I watched The Innocents first, then Mrs Palfrey. I have been telling everyone that Dan Ireland’s 2005 adaptation is very faithful to Taylor’s (penultimate) novel. That can only have been because I hadn’t seen the movie in a while. The things that the filmmaker’s do to lighten up Taylor’s novel all work to infantilize it. Take Ludo’s mother, for example. There is no scene in the book in which Mrs Palfrey gets to tell Ludo’s mother how nice her son is, and it’s unlikely that Ludo’s mother would be affected by the remark. And the other elderly guests at the Claremont! They’ve been severely denatured. Mrs Arbuthnot, for example, is hardly the commanding figure that Anna Massey presents. Riddled with arthritis, she moves slowly and painfully with the aid of several canes, and in the night she cannot bring herself to get out of bed and walk down the hall to the communal loo. With the result that she is quietly asked to leave the Claremont. No dramatic collapse on the dining-room floor for her! Mr Osborne and Mrs Post are both made to be slightly dotty but basically lovable codgers. They’re not. In the novel, they’re sere, stunted trees, casting a malignant shade. I don’t think that the film gains anything by these softenings.
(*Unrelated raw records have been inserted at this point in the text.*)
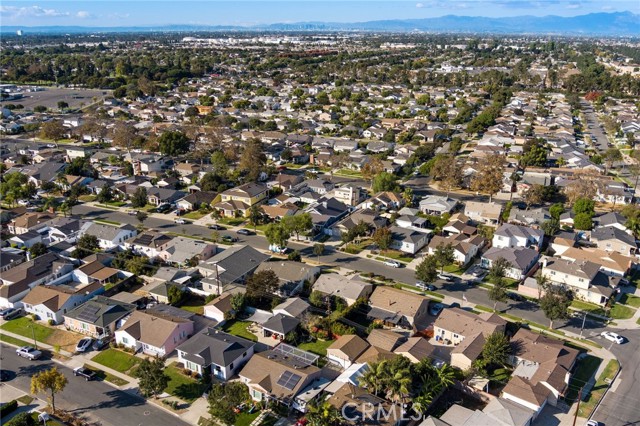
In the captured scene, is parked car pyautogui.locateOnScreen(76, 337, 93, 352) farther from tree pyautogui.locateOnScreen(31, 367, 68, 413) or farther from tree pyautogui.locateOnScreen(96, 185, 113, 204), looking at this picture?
tree pyautogui.locateOnScreen(96, 185, 113, 204)

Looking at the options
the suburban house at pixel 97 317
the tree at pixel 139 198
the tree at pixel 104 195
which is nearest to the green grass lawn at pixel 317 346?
the suburban house at pixel 97 317

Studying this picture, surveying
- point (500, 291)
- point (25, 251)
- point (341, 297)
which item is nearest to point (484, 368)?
point (500, 291)

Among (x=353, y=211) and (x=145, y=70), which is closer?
(x=353, y=211)

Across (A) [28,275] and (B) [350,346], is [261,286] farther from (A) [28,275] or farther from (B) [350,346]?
(A) [28,275]

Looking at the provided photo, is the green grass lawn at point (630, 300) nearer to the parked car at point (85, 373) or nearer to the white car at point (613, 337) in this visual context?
the white car at point (613, 337)

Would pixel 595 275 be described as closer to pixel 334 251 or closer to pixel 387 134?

Finally, there is Joan Plowright herself. Ms Plowright gives a star turn in the title role, and no mistake, but she is ultimately too feminine for the part. She may be an old lady now, but she was a beautiful slip of a girl once, as you’ve only to see The Entertainer to understand, and that soft slip of a girl is still walking around in Joan Plowright’s body. What would have been better, could they have had her, would have been the late Joan Sanderson, the grimly frugal Mrs Richards in the great Fawlty Towers episode about flying tarts and a view of the wildebeests.
All the same, both movies are great to watch, and I enjoyed them more than ever for enjoying them a little more critically.
***
My visitor, George Borden, is, I’ve decided, an in-house accountant for an admiralty law firm. This means that he’s a steady worker more interested in stability than in big bucks, but also that he works in a small field, with not many genuine confrères. Whether or not George will still be an accountant working for a a specialty law firm by the time I’m done with him couldn’t matter less. The preliminary decision has taught me a lot about him, or rather allowed me to know him better. George’s wife, Alice, works for a charitable foundation whose funder is interested in public housing. The next thing to know is the character of the neighbor. Ah: I see that she is a retired executive secretary. What shall we call her? More important: is she the catalyst, the person who opens an unexpected door for George? Or is it someone to whom she is connected, someone who will take George out of his apartment building? Each one of these details is like a crumb of bread that, holding them out in my hands, attracts further details.
George’s story is about getting older, but it is not a story about decline.